Would you transcribe word for word every line from the one containing "Large plot of land in Valle Romano" to the end of the data, both ends included, and leave out the rest?

COLLECTED DATA START

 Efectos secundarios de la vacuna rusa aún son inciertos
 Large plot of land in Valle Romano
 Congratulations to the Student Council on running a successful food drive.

COLLECTED DATA END

* _RESPONSE FOR THIS EXERCISE_
 Large plot of land in Valle Romano
 Congratulations to the Student Council on running a successful food drive.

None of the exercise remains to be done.